DIRECTION: Can you copy every one of the records below word for word, leaving the pictures out of your answer?

################

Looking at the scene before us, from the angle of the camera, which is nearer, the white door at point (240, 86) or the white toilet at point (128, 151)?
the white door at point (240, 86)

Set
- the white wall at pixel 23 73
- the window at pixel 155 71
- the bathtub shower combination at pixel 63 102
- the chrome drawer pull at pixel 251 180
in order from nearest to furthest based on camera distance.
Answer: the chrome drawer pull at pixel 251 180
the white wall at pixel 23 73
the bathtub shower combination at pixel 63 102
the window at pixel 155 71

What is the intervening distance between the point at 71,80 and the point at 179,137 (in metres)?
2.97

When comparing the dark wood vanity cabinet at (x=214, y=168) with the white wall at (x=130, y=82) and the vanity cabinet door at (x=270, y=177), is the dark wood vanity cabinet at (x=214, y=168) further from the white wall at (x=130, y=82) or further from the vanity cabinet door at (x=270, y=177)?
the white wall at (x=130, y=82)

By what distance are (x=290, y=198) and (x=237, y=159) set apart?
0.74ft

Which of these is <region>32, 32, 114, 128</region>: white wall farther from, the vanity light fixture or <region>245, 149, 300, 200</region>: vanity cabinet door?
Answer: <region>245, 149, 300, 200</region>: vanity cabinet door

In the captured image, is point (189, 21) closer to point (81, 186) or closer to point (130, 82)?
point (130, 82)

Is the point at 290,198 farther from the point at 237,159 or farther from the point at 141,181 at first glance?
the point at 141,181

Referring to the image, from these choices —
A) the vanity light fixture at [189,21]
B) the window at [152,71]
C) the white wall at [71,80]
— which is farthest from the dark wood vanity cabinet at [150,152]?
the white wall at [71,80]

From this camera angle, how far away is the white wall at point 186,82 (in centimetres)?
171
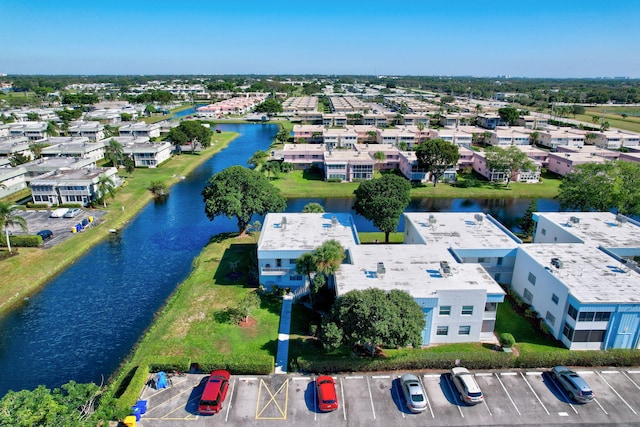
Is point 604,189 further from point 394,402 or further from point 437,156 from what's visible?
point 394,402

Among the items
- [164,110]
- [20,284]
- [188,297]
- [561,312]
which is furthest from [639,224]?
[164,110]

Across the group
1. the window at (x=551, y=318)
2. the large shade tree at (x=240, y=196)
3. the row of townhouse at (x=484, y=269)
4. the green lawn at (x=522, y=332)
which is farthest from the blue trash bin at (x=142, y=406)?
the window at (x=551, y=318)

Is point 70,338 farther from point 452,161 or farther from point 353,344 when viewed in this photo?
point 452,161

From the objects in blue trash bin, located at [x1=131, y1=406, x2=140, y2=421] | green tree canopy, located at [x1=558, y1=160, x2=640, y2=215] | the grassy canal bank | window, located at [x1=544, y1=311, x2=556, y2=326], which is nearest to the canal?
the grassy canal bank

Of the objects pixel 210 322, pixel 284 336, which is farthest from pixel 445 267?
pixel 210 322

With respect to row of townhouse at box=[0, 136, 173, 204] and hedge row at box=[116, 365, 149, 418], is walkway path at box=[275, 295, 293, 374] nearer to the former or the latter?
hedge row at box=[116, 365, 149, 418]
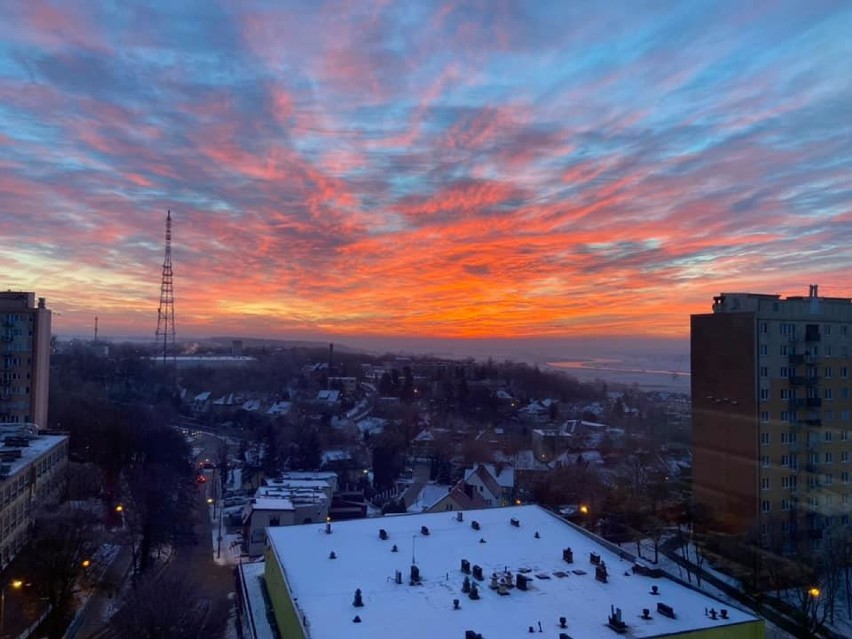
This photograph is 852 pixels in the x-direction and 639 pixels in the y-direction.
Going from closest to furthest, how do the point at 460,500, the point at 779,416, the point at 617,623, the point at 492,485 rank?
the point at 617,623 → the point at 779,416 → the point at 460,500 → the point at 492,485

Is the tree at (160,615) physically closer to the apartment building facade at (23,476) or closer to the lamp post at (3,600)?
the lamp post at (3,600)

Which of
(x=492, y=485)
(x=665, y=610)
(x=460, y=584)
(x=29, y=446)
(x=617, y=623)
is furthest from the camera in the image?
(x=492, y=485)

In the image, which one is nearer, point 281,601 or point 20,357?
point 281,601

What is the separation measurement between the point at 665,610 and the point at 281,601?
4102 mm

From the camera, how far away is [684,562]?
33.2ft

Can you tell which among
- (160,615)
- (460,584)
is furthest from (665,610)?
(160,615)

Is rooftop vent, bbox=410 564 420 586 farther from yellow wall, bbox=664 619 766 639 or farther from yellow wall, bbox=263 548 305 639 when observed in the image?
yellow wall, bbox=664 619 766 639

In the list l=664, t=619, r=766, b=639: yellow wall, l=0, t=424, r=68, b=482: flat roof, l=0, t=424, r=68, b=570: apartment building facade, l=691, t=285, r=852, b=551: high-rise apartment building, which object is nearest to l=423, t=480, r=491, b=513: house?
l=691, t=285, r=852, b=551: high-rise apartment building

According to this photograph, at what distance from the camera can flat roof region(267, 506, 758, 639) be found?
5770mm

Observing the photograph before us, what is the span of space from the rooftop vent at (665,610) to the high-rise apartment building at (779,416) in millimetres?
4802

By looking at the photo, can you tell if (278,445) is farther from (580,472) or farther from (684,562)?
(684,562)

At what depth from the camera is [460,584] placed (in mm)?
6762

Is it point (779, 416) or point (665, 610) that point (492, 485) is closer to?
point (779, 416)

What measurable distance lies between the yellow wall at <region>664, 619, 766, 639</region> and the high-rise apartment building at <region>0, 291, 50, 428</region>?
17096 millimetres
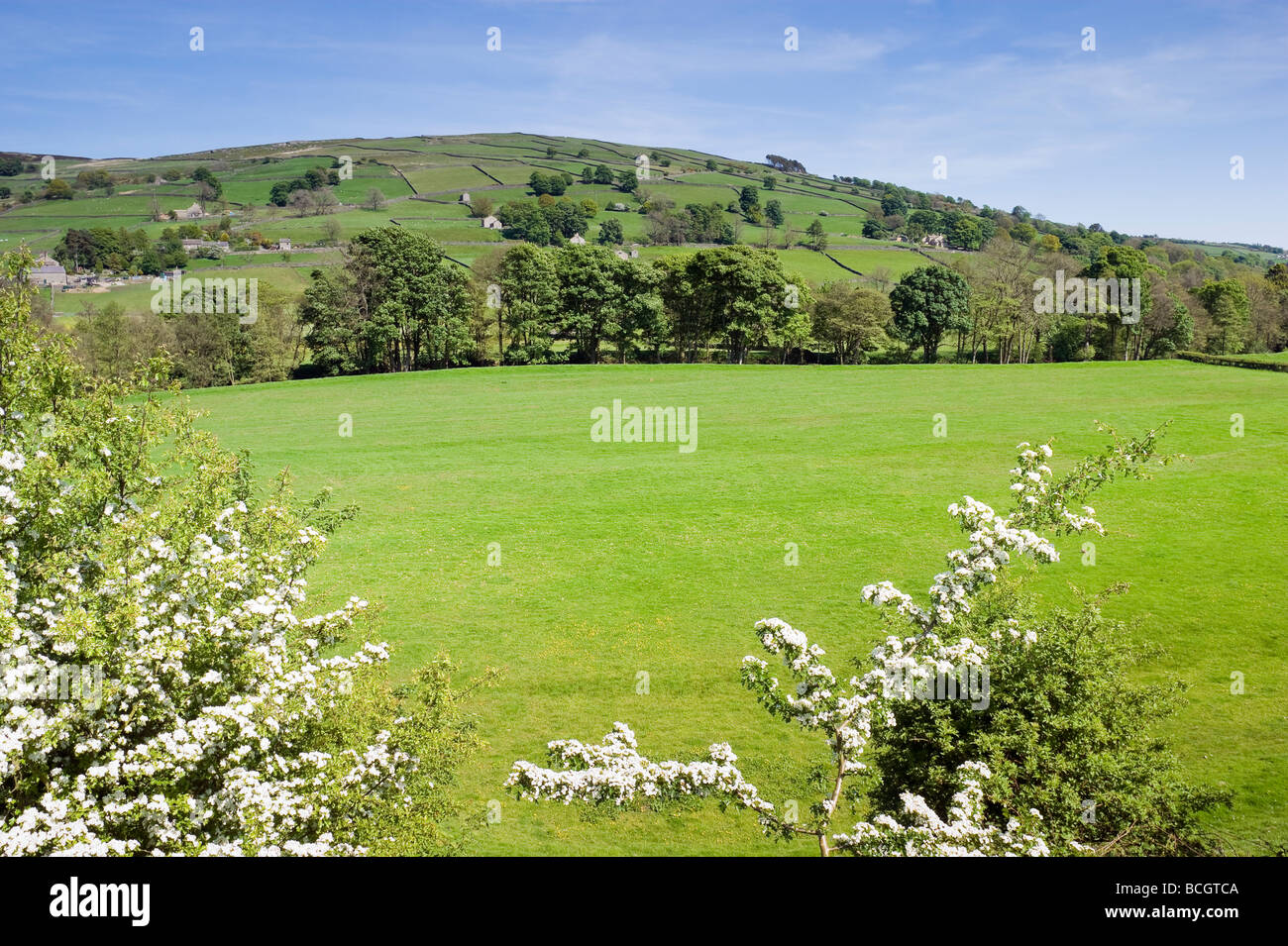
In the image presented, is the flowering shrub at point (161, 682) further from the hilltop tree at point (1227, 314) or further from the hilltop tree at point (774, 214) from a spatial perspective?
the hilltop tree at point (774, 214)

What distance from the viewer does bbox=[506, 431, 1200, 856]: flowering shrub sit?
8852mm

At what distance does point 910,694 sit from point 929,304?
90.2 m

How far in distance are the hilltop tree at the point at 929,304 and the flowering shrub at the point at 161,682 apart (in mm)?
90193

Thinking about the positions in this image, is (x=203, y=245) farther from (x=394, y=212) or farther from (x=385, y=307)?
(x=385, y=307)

################

ANSWER:
Looking at the scene before us, from the angle of the camera, which is nearer, the white door at point (240, 86) or the white toilet at point (128, 151)?
the white door at point (240, 86)

Set
- the white wall at pixel 23 73
- the window at pixel 155 71
- the bathtub shower combination at pixel 63 102
- the chrome drawer pull at pixel 251 180
in order from nearest to furthest based on camera distance.
Answer: the chrome drawer pull at pixel 251 180
the white wall at pixel 23 73
the bathtub shower combination at pixel 63 102
the window at pixel 155 71

What is the intervening distance between the point at 71,80 and the point at 179,137 (in metres)?
2.97

When comparing the dark wood vanity cabinet at (x=214, y=168) with the white wall at (x=130, y=82) and the vanity cabinet door at (x=270, y=177), is the dark wood vanity cabinet at (x=214, y=168) further from the white wall at (x=130, y=82) or further from the vanity cabinet door at (x=270, y=177)?
the white wall at (x=130, y=82)

By what distance are (x=290, y=198) and (x=237, y=159) set apart?
0.74ft

Which of these is <region>32, 32, 114, 128</region>: white wall farther from, the vanity light fixture or <region>245, 149, 300, 200</region>: vanity cabinet door?
Answer: <region>245, 149, 300, 200</region>: vanity cabinet door

In the captured image, is point (189, 21) closer to point (81, 186) or closer to point (130, 82)?
point (130, 82)

Is the point at 290,198 farther from the point at 237,159 or farther from the point at 141,181 at first glance?
the point at 141,181

Referring to the image, from these choices —
A) the vanity light fixture at [189,21]
B) the window at [152,71]
C) the white wall at [71,80]
— which is farthest from the dark wood vanity cabinet at [150,152]?
the white wall at [71,80]

From this camera angle, how far away is the white wall at point 186,82 (in centimetres)?
171
Is point 604,189 further from point 394,402 or further from point 437,156 from what's visible?
point 394,402

Among the items
- [164,110]
- [20,284]
- [188,297]
- [561,312]
which is furthest from [639,224]?
[164,110]

Across the group
1. the window at (x=551, y=318)
2. the large shade tree at (x=240, y=196)
3. the row of townhouse at (x=484, y=269)
4. the green lawn at (x=522, y=332)
which is farthest from the blue trash bin at (x=142, y=406)?
the window at (x=551, y=318)

Is point 70,338 farther from point 452,161 or farther from point 353,344 when viewed in this photo?
point 452,161

From the objects in blue trash bin, located at [x1=131, y1=406, x2=140, y2=421] | green tree canopy, located at [x1=558, y1=160, x2=640, y2=215] | the grassy canal bank | window, located at [x1=544, y1=311, x2=556, y2=326], which is nearest to the canal?
the grassy canal bank

Of the objects pixel 210 322, pixel 284 336, which is farthest from pixel 445 267?
pixel 210 322

With respect to row of townhouse at box=[0, 136, 173, 204] and hedge row at box=[116, 365, 149, 418], is walkway path at box=[275, 295, 293, 374] nearer to the former or the latter?
hedge row at box=[116, 365, 149, 418]
This photograph is 852 pixels in the x-direction and 639 pixels in the y-direction.
Going from closest to furthest, how do the point at 460,500, the point at 779,416, the point at 617,623, the point at 492,485 rank?
the point at 617,623 → the point at 779,416 → the point at 460,500 → the point at 492,485

Is the tree at (160,615) physically closer to the apartment building facade at (23,476) or closer to the lamp post at (3,600)?
the lamp post at (3,600)

Which of
(x=492, y=485)
(x=665, y=610)
(x=460, y=584)
(x=29, y=446)
(x=617, y=623)
is furthest from the camera in the image?
(x=492, y=485)

In the image, which one is nearer, point 281,601 or point 20,357?
point 281,601

What is the separation measurement between the point at 665,610 and the point at 281,601?
4102 mm

From the camera, how far away is [684,562]?
33.2ft

Can you tell which among
- (160,615)
- (460,584)
is furthest from (665,610)?
(160,615)

Is rooftop vent, bbox=410 564 420 586 farther from yellow wall, bbox=664 619 766 639 or farther from yellow wall, bbox=263 548 305 639 when observed in the image?
yellow wall, bbox=664 619 766 639

In the list l=664, t=619, r=766, b=639: yellow wall, l=0, t=424, r=68, b=482: flat roof, l=0, t=424, r=68, b=570: apartment building facade, l=691, t=285, r=852, b=551: high-rise apartment building, which object is nearest to l=423, t=480, r=491, b=513: house?
l=691, t=285, r=852, b=551: high-rise apartment building

According to this photograph, at what distance from the camera can flat roof region(267, 506, 758, 639) be found?
5770mm

Observing the photograph before us, what is the span of space from the rooftop vent at (665,610) to the high-rise apartment building at (779,416) in millimetres?
4802

By looking at the photo, can you tell if (278,445) is farther from (580,472) or farther from (684,562)?
(684,562)

At what depth from the camera is [460,584] placed (in mm)?
6762

Is it point (779, 416) or point (665, 610) that point (492, 485) is closer to?
point (779, 416)

What measurable distance lies between the yellow wall at <region>664, 619, 766, 639</region> and the high-rise apartment building at <region>0, 291, 50, 428</region>?
17096 millimetres
In the image presented, is the flowering shrub at point (161, 682) further from the hilltop tree at point (1227, 314) or further from the hilltop tree at point (774, 214) from a spatial perspective?
the hilltop tree at point (774, 214)

What distance from the viewer does bbox=[506, 431, 1200, 856]: flowering shrub sit?
8852mm

At what distance does point 910,694 sit from point 929,304?
90.2 m

How far in distance are the hilltop tree at the point at 929,304 and the flowering shrub at the point at 161,682 apart (in mm)?
90193

Thinking about the positions in this image, is (x=203, y=245) farther from (x=394, y=212) or farther from (x=385, y=307)?
(x=385, y=307)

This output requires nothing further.